Black Art Matters Puts Artists of Color in the Spotlight
Austin Justice Coalition's exhibition opens Feb. 17
By Amani Newton,
12:30PM, Fri. Feb. 16, 2018
Part of the way through our interview at Rio Rita, Stephanie Warren, the artist and creative director for the Austin Justice Coalition, casually tosses in that racially charged motto which guides and encapsulates the ideals of generations of upwardly mobile African-Americans: Twice as Good.
It’s a black national proverb that’s found its way out of the mouths of everyone from prime-time soap heroines to the 43rd First Lady of the United States. The essential message is that black folks in this great nation have to and have always had to be twice as good to get half as much or go half as far. The numbers back this up: After hundreds of years of slavery, failed reconstruction, Jim Crow, redlining, and other racist housing policies, the average black American family has amassed just $5.04 in wealth for every white American family’s $100.
This wealth gap affects essentially every facet of African-American life. The drive to create art is as mysteriously endowed and egalitarian as it gets; however, who gets the opportunity to really participate in the multi-billion dollar global art industry has everything to do with historical access to money and institutions of power. That’s something Warren and Chas Moore, the founder and executive director of the AJC, understand all too well.

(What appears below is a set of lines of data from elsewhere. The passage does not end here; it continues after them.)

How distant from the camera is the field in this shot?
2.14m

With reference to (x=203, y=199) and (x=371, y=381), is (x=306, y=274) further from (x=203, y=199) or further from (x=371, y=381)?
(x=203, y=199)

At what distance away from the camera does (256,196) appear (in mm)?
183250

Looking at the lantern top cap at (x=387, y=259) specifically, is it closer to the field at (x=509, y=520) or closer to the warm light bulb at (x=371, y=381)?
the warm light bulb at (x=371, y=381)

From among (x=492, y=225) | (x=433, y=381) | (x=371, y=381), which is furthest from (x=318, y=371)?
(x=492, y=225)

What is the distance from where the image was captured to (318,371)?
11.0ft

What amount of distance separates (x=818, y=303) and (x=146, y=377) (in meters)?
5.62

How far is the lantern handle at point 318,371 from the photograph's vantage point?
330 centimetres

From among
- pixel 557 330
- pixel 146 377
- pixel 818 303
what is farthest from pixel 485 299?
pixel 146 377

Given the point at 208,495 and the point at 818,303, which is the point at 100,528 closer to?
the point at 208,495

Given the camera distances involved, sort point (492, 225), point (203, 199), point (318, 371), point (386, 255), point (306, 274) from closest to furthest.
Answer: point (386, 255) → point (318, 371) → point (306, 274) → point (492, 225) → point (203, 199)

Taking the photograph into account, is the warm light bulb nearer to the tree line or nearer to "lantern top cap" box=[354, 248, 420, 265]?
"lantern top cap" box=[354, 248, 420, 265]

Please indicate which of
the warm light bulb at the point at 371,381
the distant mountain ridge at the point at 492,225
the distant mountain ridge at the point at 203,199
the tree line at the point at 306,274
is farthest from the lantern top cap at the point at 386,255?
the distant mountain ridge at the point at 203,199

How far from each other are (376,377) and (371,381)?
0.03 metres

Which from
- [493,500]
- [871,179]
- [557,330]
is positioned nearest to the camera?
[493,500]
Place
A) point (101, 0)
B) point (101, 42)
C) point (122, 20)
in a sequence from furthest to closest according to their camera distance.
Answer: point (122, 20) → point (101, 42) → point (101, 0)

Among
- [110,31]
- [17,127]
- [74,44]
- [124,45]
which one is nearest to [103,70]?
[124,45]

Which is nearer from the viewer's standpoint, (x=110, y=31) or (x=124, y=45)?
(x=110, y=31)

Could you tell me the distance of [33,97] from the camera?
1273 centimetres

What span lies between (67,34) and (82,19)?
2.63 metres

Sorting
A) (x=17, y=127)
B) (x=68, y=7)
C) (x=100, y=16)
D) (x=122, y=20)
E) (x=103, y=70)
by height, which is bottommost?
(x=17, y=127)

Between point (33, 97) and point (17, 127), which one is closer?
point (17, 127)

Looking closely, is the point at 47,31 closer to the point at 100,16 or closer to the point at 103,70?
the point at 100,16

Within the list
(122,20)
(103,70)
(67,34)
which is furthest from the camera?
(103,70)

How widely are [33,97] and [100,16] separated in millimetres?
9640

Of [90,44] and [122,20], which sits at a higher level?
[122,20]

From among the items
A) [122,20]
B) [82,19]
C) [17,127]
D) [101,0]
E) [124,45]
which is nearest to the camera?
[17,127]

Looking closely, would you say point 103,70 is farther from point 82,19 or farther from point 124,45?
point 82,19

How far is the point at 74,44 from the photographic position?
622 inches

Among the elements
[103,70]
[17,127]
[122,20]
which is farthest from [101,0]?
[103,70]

“I know what being a black artist is like here in Austin,” Warren tells me. “All the artists in the show are doing it on their own already, but we still want to provide a space for them to have exposure. They all are doing the things they have to do. They have a website, they pursue opportunities on their own, but they don’t necessarily get all the best opportunities as a person of color. People don’t know about them. AJC has a very big, very diverse following, a very affluent following actually. This seemed like a good way to get some people who, while they are doing it, may still be struggling. And so here’s a place where we can get them all together, talking to people who have money.”
The show, which was curated by Warren and Miriam Conner, showcases an assortment of forms, chosen for their coherence of quality. Already on display during my visit were pieces from the artist Arielle Austin, an abstract painter whose last exhibition at the Carver Center in San Antonio showcased her series Soul Food, acrylics on canvas inspired by Southern recipes. Her Southern Fried Cabbage manages to evoke the texture and colors of the namesake vegetable. Those looking for more politically inspired art can check out the pieces by Jean-Pierre Verdijo, including a mixed-media collage which superimposes the iconic Baton Rouge protest photo of Ieshia Davis staring down militarized police in a flowing sundress over a collage of famous black women. In addition to the opportunity to purchase on of the pieces (all proceeds go directly to the artists), guests will also have the opportunity to participate in a silent auction, proceeds from which benefit upcoming programs at the AJC.